[Records taken from a collection]

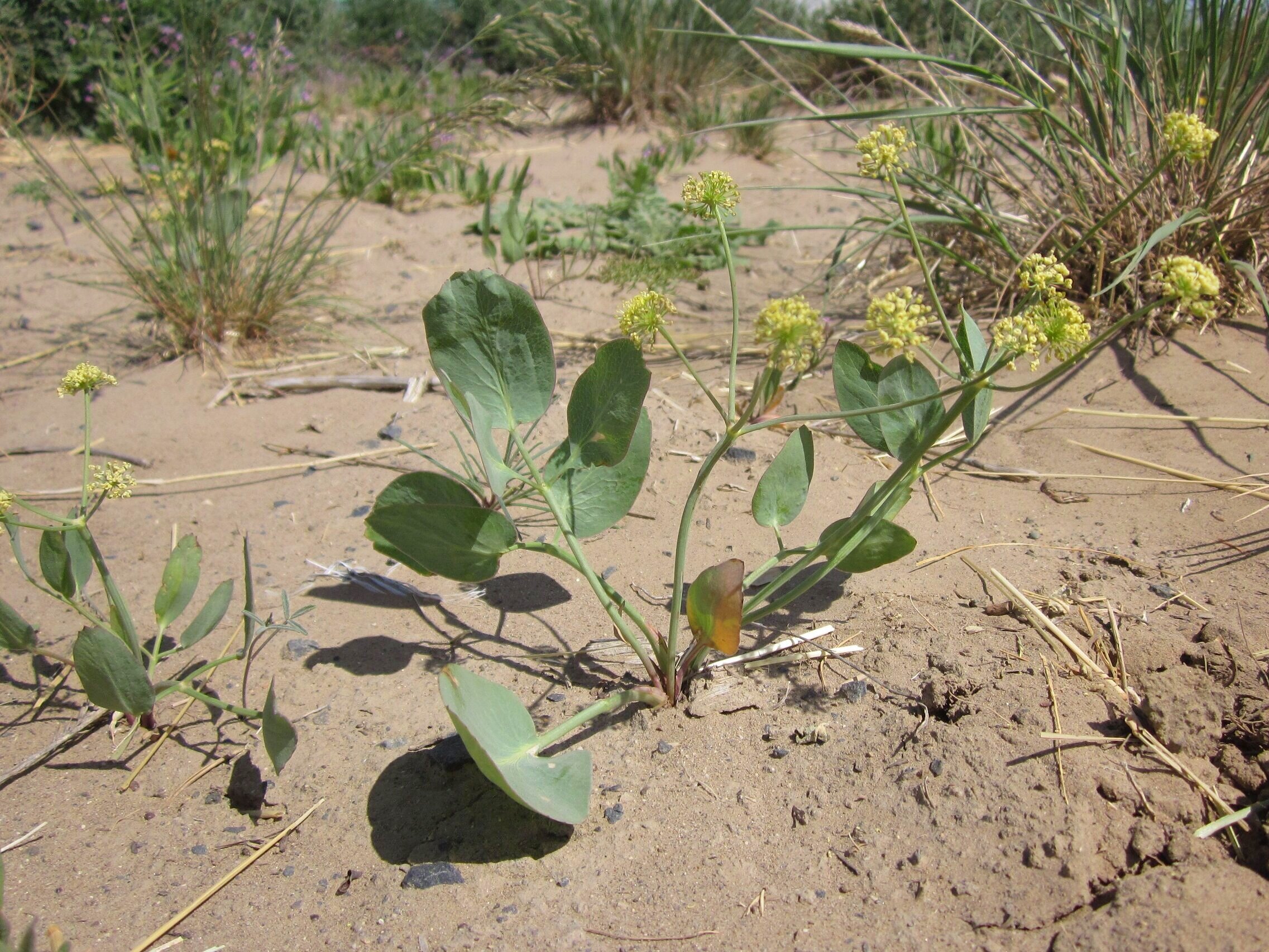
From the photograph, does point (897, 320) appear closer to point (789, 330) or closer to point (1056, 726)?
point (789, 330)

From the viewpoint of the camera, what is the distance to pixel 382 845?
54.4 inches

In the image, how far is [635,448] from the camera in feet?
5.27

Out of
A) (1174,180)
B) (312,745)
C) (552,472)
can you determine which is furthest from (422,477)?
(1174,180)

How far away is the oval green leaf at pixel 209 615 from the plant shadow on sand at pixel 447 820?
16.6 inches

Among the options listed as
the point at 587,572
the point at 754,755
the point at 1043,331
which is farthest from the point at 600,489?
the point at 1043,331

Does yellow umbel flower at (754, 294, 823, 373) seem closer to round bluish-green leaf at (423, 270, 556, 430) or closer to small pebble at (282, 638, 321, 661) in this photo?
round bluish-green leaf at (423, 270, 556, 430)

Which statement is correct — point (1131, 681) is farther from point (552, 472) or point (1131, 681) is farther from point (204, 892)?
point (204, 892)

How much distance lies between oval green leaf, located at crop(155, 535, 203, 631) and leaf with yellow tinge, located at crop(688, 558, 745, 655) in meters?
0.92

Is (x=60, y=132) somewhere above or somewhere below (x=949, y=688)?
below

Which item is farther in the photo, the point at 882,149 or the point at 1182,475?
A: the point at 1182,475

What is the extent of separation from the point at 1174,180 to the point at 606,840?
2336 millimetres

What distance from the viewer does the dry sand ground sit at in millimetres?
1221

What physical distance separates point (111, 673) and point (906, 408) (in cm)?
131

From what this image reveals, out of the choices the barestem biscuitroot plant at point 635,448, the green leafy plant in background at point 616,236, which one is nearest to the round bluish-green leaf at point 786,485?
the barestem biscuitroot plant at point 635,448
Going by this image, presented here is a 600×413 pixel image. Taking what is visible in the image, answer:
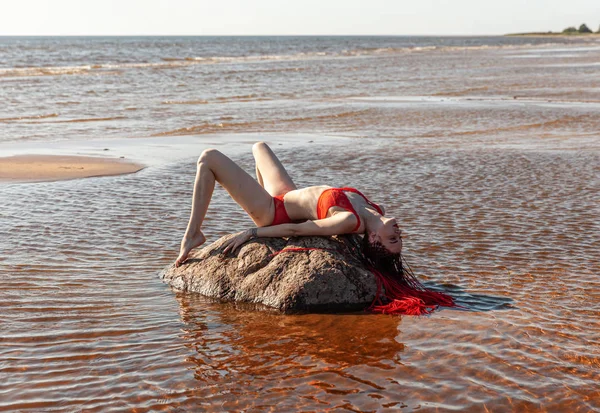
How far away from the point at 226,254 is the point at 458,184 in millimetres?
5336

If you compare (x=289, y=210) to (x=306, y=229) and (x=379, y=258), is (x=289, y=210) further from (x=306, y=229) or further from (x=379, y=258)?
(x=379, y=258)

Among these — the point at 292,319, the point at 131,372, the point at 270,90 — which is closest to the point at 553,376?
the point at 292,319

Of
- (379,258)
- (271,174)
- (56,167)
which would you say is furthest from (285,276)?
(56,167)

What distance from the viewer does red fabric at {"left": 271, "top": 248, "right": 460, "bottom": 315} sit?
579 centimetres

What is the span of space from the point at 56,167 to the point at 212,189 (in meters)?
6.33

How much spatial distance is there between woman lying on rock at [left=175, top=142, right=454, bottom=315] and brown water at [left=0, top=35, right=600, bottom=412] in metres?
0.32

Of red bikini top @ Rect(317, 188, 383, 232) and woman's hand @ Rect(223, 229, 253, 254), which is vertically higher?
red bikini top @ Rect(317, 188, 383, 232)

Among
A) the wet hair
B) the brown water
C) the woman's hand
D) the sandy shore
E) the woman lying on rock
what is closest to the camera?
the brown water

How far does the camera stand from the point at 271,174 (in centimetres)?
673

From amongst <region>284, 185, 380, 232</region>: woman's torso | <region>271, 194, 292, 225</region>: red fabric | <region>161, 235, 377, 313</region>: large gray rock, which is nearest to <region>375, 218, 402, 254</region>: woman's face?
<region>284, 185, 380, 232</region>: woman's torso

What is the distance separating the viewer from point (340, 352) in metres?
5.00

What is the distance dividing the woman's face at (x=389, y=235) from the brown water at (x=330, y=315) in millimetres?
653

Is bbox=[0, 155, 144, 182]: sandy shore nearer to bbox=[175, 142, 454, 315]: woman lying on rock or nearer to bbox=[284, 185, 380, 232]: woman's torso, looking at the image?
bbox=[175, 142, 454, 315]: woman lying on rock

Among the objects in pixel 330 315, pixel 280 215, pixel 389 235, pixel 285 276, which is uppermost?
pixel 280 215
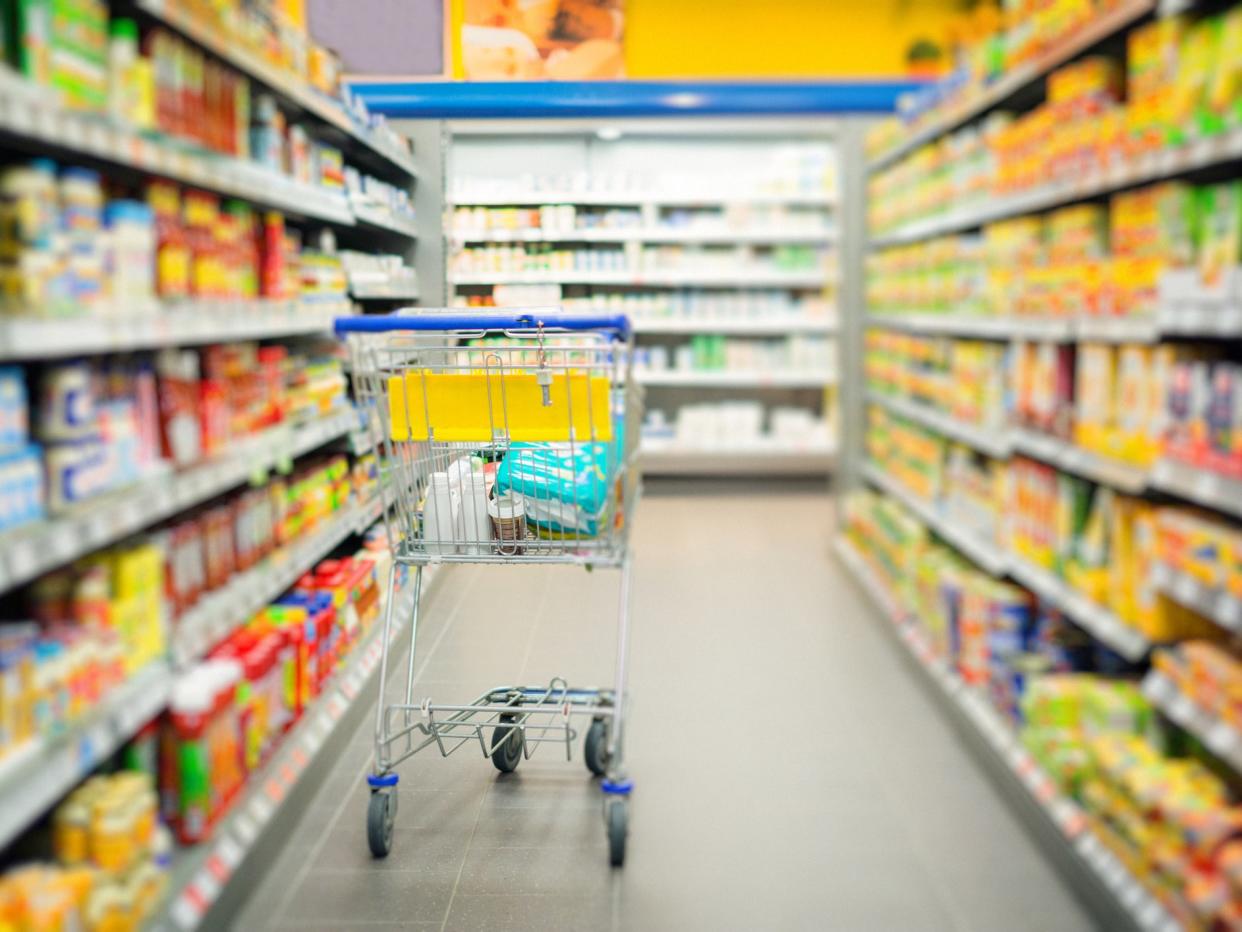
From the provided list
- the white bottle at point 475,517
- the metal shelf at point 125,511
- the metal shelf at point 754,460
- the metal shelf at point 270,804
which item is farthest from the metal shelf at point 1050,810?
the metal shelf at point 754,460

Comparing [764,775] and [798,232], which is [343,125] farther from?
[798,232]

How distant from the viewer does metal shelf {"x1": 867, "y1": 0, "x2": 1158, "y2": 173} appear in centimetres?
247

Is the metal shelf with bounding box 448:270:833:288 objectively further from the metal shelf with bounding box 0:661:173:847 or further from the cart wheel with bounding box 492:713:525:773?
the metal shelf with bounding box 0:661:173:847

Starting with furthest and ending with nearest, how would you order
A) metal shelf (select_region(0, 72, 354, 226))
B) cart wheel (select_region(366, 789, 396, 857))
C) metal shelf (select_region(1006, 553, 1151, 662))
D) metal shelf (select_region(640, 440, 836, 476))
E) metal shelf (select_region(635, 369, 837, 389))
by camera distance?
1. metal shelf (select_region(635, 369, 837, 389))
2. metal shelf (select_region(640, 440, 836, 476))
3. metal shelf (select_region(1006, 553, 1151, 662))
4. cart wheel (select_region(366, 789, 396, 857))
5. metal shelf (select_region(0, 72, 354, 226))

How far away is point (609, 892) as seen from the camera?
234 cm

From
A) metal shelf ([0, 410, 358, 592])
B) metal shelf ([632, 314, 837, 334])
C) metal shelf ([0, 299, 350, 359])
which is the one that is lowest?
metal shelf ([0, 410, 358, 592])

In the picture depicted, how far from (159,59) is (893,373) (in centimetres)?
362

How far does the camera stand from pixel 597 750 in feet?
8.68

▸ OBJECTIVE
Copy the material from its start through the line containing "2336 millimetres", changing "photograph" to "image" and keeping everything else the same. Leave out the pictures.

▸ SOLVED PROBLEM
From the image, does point (897, 320) appear closer to point (789, 330) or closer to point (1056, 726)?
point (789, 330)

From the viewpoint of the camera, what is the distance to pixel 382 845?
54.4 inches

In the image, how far is [635,448] from the camera in feet?
5.27

Out of
A) (1174,180)
B) (312,745)
C) (552,472)
can you determine which is furthest from (422,477)?
(1174,180)

How far away is the oval green leaf at pixel 209 615 from the plant shadow on sand at pixel 447 820?
16.6 inches

Among the options listed as
the point at 587,572
the point at 754,755
the point at 1043,331
which is farthest from the point at 600,489?
the point at 1043,331

Does yellow umbel flower at (754, 294, 823, 373) seem closer to round bluish-green leaf at (423, 270, 556, 430) or closer to small pebble at (282, 638, 321, 661) in this photo?
round bluish-green leaf at (423, 270, 556, 430)

Which statement is correct — point (1131, 681) is farther from point (552, 472) or point (1131, 681) is farther from point (204, 892)?
point (204, 892)

How much distance lies between oval green leaf, located at crop(155, 535, 203, 631) and leaf with yellow tinge, located at crop(688, 558, 745, 655) in meters?
0.92

Is (x=60, y=132) somewhere above or somewhere below (x=949, y=688)?
below

Which item is farther in the photo, the point at 882,149 or the point at 1182,475?
A: the point at 1182,475

What is the extent of separation from the point at 1174,180 to the point at 606,840?
2336 millimetres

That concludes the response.